Understanding the Tariffs

The newly announced tariffs include a baseline 10% levy on all U.S. imports, with higher rates for specific countries based on existing trade imbalances. India faces a 26% tariff, reflecting the U.S. administration’s view of India’s 52% cumulative tariff on U.S. goods. Other affected countries include China (34%), Vietnam (46%), Japan (24%), and the European Union (20%).

India-U.S. Trade Overview

The United States is India’s largest export market, making this tariff policy particularly impactful. The India-U.S. trade relationship has grown steadily over the years, with bilateral trade reaching approximately $118.2 billion in FY24. India’s exports to the U.S. totaled $77.5 billion, while U.S. exports to India stood at $40.7 billion, resulting in a trade surplus of $36.8 billion in favor of India.
Source: Livemint

Key Export Sectors from India to the U.S.:

  • Pharmaceuticals: $10.89 billion (14% of total exports)
  • Gems and Jewelry: $10.19 billion (13.2%)
  • Petroleum Products: $2.88 billion (3.7%)
  • Telecom Instruments: $2.2 billion (2.8%)
  • Ready-made Garments: $1.8 billion (2.3%)
  • Auto Components: $1.4 billion (1.8%)
  • Iron and Steel Products: $1.2 billion (1.6%)

While these sectors form the backbone of India’s export market to the U.S., the new tariffs could significantly impact competitiveness, especially in industries like gems and jewelry, petroleum, and electronics, which already face price-sensitive demand.

U.S. Exports to India:

  • Crude Oil and LNG: $11.6 billion (28.5% of total U.S. exports to India)
  • Aircraft and Aerospace Equipment: $4.9 billion (12.0%)
  • Precious Metals (Gold & Silver): $4.2 billion (10.3%)
  • Electrical Machinery: $3.7 billion (9.1%)
  • Medical and Optical Instruments: $2.1 billion (5.2%)
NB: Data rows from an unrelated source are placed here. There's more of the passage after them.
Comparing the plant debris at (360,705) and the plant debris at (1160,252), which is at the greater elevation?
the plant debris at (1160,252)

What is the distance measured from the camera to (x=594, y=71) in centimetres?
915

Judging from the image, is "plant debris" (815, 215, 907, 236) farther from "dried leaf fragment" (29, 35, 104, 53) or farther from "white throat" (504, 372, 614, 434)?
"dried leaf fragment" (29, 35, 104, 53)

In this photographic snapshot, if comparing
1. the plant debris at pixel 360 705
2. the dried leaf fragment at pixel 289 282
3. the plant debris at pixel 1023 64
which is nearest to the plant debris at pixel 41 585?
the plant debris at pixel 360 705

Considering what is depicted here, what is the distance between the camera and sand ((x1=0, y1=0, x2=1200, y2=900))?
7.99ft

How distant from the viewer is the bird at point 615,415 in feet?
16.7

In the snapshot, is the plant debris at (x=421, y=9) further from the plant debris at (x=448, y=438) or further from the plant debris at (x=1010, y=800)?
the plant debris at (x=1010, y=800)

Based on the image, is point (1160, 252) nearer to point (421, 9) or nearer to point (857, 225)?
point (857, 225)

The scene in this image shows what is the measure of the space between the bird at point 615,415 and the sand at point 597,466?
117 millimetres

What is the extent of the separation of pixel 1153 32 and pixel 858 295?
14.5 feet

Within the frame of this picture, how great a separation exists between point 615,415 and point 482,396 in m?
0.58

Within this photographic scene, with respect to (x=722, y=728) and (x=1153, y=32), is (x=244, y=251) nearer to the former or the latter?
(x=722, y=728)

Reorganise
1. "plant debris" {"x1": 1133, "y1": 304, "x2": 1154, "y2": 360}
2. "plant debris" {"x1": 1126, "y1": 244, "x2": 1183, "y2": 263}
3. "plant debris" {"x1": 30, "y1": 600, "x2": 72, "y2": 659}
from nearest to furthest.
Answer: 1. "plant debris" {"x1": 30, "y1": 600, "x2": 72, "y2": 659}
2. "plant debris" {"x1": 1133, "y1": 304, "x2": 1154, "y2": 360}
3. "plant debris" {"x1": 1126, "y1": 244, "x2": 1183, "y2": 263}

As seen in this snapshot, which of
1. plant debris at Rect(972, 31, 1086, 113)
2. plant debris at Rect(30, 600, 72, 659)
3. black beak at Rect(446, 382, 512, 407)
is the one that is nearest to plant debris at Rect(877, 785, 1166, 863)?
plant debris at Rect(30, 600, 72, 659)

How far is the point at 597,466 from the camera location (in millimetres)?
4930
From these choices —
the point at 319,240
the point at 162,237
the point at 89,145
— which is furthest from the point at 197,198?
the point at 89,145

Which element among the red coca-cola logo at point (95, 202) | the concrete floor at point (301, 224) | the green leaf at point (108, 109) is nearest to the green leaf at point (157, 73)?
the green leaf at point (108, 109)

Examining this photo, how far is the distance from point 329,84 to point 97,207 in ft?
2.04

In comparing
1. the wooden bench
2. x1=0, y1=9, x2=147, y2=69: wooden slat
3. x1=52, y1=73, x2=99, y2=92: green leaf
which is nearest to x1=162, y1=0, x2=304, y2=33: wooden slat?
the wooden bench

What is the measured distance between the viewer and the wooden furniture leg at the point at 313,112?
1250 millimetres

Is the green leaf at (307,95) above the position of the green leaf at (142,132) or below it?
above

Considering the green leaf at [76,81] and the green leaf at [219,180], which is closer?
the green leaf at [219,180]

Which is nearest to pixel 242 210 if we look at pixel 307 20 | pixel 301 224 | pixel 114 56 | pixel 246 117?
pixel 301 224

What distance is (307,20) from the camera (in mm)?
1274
The U.S. is also a major supplier of high-tech goods to India, particularly in the defense and energy sectors. The introduction of reciprocal tariffs could lead to price hikes and adjustments in procurement strategies for both countries.
Source: US Import Data

Immediate Market Reactions

Following the tariff announcement, Indian stock markets experienced a downturn. The benchmark Nifty 50 index opened lower, reflecting investor concerns. However, the pharmaceutical sector showed resilience, with stocks rising by 4% due to the exemption of pharmaceutical products from the new tariffs. Companies like Dr. Reddy’s and Gland Pharma saw notable gains.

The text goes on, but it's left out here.